Provided text:
‘Plagued’ 3,000 years ago: Humans carried deadly bacteria earlier than thought

Turns out the plague was, er, plaguing humans far earlier than once thought. A study of ancient DNA pulled from human teeth in Asia and Europe finds that the bacteria Yersinia pestis had infected humans as far back as 2,800 to 5,000 years ago – perhaps three millenniums earlier than expected.
The findings, published in the journal Cell, pushes back the long and unhappy history between humans and the disease – and points to genetic changes that later may have helped the pathogen turn massively deadly.
“Our results show that plague infection was endemic in the human populations of Eurasia at least 3,000 years before any historical recordings of pandemics,” the study authors wrote.

Along with killing an overwhelming number of people, the plagues have helped alter the course of human history, the study authors point out.

Information shown:
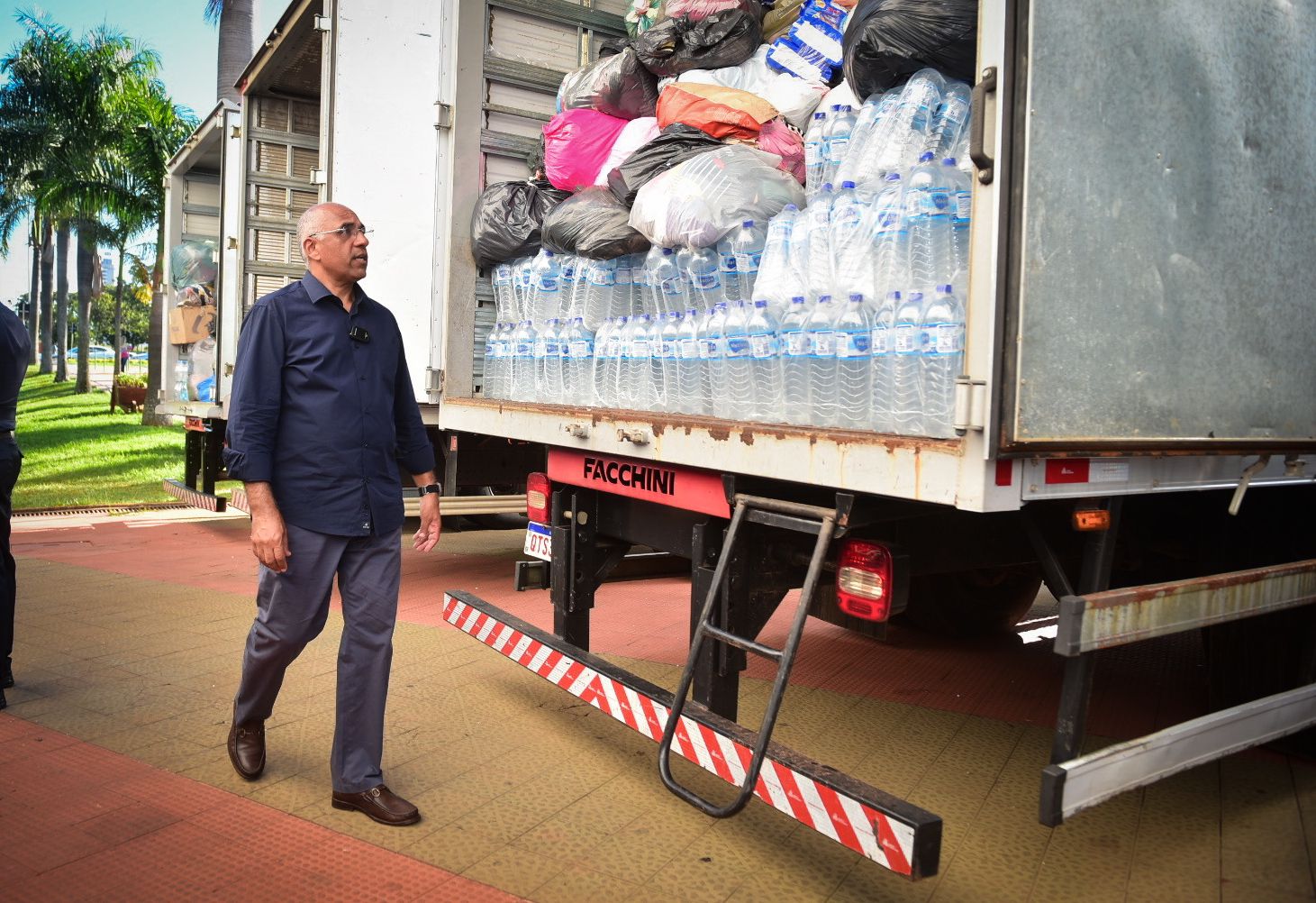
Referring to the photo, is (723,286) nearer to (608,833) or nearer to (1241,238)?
(1241,238)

Questions on the material:
1/ List every geographic region named in the article on ancient plague DNA.
2/ In the article on ancient plague DNA, rewrite the paragraph beginning "Turns out the plague was" more briefly, keeping its main facts.
3/ Carry on the article on ancient plague DNA from where it stops.

Solved tasks:
1/ Asia, Europe, Eurasia

2/ Ancient DNA from human teeth in Asia and Europe shows that Yersinia pestis infected humans 2,800 to 5,000 years ago, perhaps three millenniums earlier than expected.

3/
“Economic and political collapses have also been in part attributed to the devastating effects of the plague. The Plague of Justinian is thought to have played a major role in weakening the Byzantine Empire,” the authors wrote, “and the earlier putative plagues have been associated with the decline of Classical Greece and likely undermined the strength of the Roman army.”
Scientists naturally want to probe how far back this relationship between human and bacterium goes, but it’s hard to pin down when Y. Pestis emerged in the microbial family tree.